Una laurea conseguita con buona votazione e master specialistici hanno insegnato al manager ad organizzare, comandare, gestire, prevedere, controllare e coordinare. La professione del manager non si riduce in un bagaglio di conoscenze acquisite, queste sono sicuramente determinanti per il successo del ruolo e, tutto sommato, relativamente semplici. “Diventare” manager presuppone una dinamicità direttamente proporzionale al muoversi delle persone, dei fatti e degli eventi che vivono all’interno e all’esterno della struttura e con allarmante frequenza si tende ad attribuire la responsabilità degli insuccessi, gravi o meno che siano, al loro combinato composto. Eppure non esiste un interno ed un esterno, ma un unico sistema nel quale il manager vive.

Diventare manager significa soprattutto “sperimentare, adattare, applicare” e, in questa prospettiva, la conoscenza di sé stessi è una delle chiavi che aprono la porta del successo.

Occorre chiedersi: «Che tipo di manager sono?», «Quali sono le mie mancanze, le mie debolezze, i difetti che non riesco a vedere o che rifiuto di riconoscere?»

Il successo personale e professionale è costituito da un insieme di scelte attente e ponderate. Deve essere in primo luogo voluto, poi programmato, pianificato ed effettuato tramite comportamenti adottati con la consapevolezza dei propri valori e delle proprie credenze e con una chiara visione degli obiettivi da raggiungere.

In questa prospettiva la domanda da porsi è: «Mi impegno fino in fondo per migliorarmi? ».

E occorre guardare avanti a sé. La visione che appare, generata dall’intimo, rappresenta un obiettivo specifico: ciò che vorremo essere e ciò che non vorremmo più essere.

La distanza tra le due modalità di “essere” e “non essere” può fare apparire la visione come utopistica e deprimere il desiderio di cambiare. Allora bisogna fare in modo che la differenza di potenziale, come nella fisica, diventi una fonte di energia tanto maggiore quanto sarà la grandezza misurabile, facendo in modo che la “tensione” risulti continua e non alternata.
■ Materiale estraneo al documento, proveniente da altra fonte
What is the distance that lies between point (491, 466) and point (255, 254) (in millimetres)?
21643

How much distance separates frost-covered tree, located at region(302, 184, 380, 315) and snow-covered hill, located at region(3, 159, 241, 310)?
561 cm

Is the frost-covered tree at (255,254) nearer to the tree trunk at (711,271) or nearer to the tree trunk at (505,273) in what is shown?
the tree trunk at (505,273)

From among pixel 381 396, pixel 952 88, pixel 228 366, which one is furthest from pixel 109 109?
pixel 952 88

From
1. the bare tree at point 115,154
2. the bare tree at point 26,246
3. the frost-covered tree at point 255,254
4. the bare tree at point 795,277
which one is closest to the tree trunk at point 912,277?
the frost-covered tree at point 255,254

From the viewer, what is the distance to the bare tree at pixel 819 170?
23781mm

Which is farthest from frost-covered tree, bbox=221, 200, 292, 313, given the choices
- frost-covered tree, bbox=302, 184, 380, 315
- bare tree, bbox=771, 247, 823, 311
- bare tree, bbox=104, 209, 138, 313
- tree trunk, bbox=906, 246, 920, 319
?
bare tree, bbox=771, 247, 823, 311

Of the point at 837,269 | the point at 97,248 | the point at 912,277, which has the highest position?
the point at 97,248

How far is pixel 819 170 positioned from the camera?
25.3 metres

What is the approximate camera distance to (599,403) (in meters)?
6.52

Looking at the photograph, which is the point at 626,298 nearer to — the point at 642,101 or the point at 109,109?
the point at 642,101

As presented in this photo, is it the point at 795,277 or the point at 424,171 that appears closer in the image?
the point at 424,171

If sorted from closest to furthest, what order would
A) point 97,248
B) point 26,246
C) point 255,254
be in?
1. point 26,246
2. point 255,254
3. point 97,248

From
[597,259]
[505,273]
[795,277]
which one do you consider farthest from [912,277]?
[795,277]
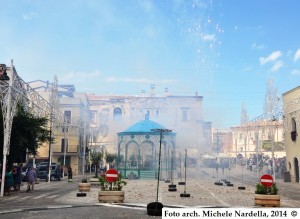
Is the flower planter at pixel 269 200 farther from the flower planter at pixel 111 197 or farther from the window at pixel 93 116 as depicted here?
the window at pixel 93 116

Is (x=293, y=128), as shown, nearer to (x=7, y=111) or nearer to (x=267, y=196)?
(x=267, y=196)

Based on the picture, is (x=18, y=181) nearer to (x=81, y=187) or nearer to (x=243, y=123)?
(x=81, y=187)

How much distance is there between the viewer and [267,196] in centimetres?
1569

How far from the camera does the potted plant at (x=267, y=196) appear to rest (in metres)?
15.6

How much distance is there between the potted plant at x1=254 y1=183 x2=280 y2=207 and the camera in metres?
15.6

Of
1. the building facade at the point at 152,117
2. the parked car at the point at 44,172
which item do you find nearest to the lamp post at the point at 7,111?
the parked car at the point at 44,172

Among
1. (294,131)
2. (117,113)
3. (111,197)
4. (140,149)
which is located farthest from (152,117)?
(111,197)

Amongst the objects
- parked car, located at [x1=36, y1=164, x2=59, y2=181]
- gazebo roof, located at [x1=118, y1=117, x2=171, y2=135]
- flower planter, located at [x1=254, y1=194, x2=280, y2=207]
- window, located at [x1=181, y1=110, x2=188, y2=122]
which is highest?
window, located at [x1=181, y1=110, x2=188, y2=122]

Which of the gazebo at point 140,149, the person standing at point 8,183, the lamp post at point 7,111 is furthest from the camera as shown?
the gazebo at point 140,149

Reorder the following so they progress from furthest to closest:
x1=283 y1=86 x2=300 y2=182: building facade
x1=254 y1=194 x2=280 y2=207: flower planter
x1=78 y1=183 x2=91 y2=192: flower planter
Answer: x1=283 y1=86 x2=300 y2=182: building facade, x1=78 y1=183 x2=91 y2=192: flower planter, x1=254 y1=194 x2=280 y2=207: flower planter

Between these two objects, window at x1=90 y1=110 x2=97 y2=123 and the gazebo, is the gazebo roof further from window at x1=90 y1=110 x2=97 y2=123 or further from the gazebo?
window at x1=90 y1=110 x2=97 y2=123

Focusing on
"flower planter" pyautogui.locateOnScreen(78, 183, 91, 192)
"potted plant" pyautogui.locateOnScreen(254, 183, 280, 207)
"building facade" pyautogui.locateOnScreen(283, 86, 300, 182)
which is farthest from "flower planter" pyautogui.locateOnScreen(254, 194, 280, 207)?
"building facade" pyautogui.locateOnScreen(283, 86, 300, 182)

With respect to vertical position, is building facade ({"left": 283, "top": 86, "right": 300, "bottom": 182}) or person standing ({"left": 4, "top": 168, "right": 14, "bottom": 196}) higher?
building facade ({"left": 283, "top": 86, "right": 300, "bottom": 182})

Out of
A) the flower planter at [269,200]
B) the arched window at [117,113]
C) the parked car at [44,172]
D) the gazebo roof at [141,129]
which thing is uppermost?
the arched window at [117,113]
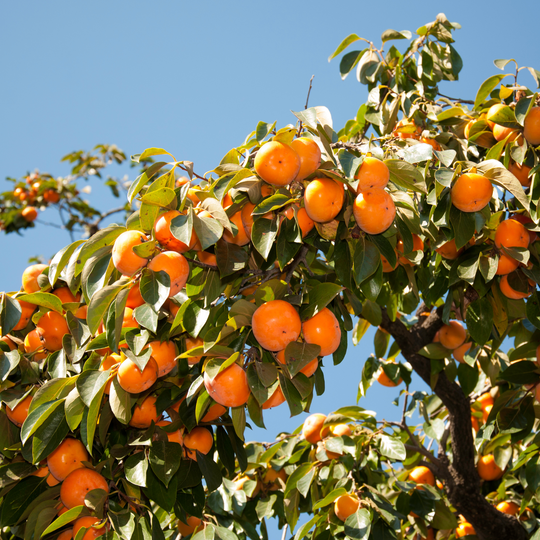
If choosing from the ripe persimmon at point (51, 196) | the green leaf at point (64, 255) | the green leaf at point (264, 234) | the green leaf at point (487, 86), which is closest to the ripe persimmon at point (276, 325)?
the green leaf at point (264, 234)

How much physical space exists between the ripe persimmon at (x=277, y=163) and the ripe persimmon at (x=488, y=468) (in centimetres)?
251

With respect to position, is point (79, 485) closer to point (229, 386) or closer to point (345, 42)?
point (229, 386)

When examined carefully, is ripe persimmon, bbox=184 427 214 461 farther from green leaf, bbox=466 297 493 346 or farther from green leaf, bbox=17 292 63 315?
green leaf, bbox=466 297 493 346

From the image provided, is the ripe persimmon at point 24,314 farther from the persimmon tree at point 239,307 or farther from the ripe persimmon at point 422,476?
the ripe persimmon at point 422,476

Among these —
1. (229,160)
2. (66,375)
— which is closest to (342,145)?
(229,160)

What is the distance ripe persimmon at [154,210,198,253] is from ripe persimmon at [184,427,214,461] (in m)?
0.66

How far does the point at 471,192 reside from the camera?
5.62ft

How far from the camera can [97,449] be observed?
6.18 feet

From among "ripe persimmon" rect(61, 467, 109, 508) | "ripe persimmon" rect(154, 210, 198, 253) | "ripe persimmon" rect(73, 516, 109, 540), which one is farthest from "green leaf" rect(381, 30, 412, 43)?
"ripe persimmon" rect(73, 516, 109, 540)

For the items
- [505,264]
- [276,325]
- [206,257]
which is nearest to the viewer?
[276,325]

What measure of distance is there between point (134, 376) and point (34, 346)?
2.09 ft

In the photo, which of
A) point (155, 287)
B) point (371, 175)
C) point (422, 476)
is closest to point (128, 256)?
point (155, 287)

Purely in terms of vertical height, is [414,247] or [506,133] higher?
[506,133]

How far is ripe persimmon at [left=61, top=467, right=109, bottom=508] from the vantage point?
1624mm
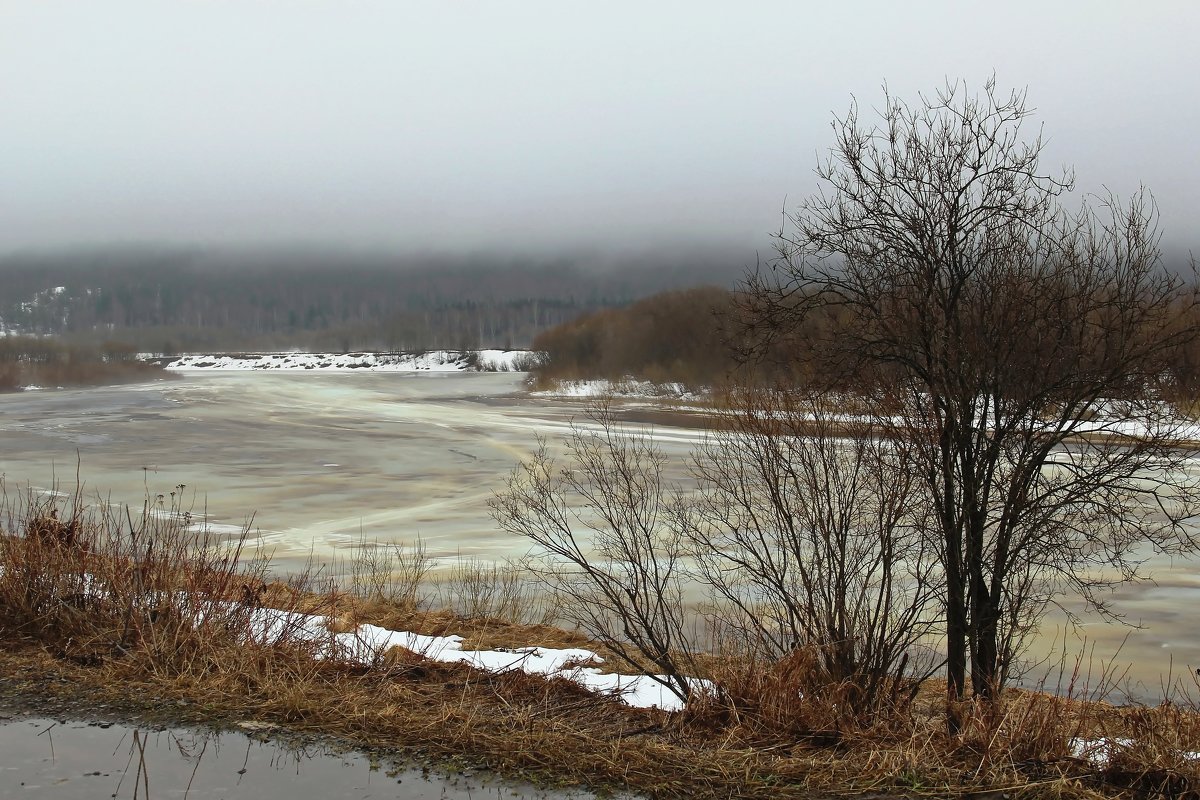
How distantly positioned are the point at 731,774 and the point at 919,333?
6.28 meters

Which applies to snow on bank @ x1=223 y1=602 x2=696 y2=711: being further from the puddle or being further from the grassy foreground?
the puddle

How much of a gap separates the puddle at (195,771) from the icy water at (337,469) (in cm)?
580

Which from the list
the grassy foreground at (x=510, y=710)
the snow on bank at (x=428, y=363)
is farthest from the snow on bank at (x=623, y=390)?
the snow on bank at (x=428, y=363)

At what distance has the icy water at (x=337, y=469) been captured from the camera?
1413cm

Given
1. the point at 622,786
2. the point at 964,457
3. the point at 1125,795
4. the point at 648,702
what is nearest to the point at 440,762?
the point at 622,786

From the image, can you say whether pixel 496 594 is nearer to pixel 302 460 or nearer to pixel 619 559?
pixel 619 559

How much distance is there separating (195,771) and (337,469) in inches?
1002

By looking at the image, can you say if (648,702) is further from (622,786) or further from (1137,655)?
(1137,655)

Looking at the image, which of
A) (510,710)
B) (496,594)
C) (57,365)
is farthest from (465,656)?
(57,365)

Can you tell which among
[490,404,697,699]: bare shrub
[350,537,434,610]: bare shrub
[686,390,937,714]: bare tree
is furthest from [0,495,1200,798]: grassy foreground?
[350,537,434,610]: bare shrub

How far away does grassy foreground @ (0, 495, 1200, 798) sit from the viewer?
5.24 m

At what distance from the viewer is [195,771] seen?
528 cm

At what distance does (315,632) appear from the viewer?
26.8 feet

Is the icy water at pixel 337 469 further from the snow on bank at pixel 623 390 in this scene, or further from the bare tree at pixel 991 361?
the snow on bank at pixel 623 390
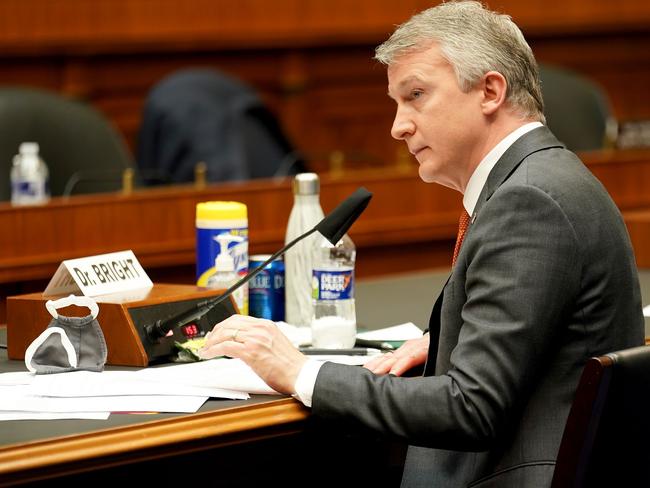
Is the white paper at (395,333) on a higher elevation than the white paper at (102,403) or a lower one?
lower

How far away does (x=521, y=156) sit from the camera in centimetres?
197

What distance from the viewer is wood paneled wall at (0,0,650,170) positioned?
5.73 meters

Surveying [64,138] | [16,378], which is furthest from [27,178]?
[16,378]

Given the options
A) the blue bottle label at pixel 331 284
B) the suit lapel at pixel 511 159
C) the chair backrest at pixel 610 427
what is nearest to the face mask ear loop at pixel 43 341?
the blue bottle label at pixel 331 284

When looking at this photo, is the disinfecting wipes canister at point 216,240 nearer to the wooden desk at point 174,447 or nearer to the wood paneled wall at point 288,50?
the wooden desk at point 174,447

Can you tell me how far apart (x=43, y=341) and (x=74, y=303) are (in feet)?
0.29

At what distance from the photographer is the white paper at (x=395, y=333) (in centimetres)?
249

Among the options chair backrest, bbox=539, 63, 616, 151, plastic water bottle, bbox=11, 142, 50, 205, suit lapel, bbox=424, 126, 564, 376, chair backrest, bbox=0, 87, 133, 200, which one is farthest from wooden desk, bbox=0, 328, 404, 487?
chair backrest, bbox=539, 63, 616, 151

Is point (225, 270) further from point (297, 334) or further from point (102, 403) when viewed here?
point (102, 403)

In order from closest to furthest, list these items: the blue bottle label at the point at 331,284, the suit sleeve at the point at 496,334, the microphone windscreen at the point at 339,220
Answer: the suit sleeve at the point at 496,334 → the microphone windscreen at the point at 339,220 → the blue bottle label at the point at 331,284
A volte può avvenire che si operi una sorta di suicidio motivazionale: «non ce la farò mai!»

E come scusa ci si dice che occorre essere realisti, e si consolida l’orientamento alla rinuncia.

È bene riflettere sul fatto che ogni conquista professionale ha alla sua base il cambiamento delle proprie credenze e l’assunzione di una nuova mentalità, prendendo a modello chi ha conseguito il successo e seguendo la direzione nella quale ha convogliato le sue energie. Altro è il moto della freccia, altro il moto dell’intelletto; eppure l’intelletto, quando procede con volontà e quando si concentra nel suo esame, si muove diritto e verso l’obiettivo non meno della freccia.

Rivolgiamo il pensiero al passato: il diploma, la laurea, e poi quel colloquio di assunzione che ha portato al ruolo di oggi. Un percorso non facile e non certamente agevolato dal possedere più o meno mezzi e possibilità di tipo economico. Ma la meta finale è stata raggiunta esclusivamente dalla visione sostenuta dall’auto-motivazione.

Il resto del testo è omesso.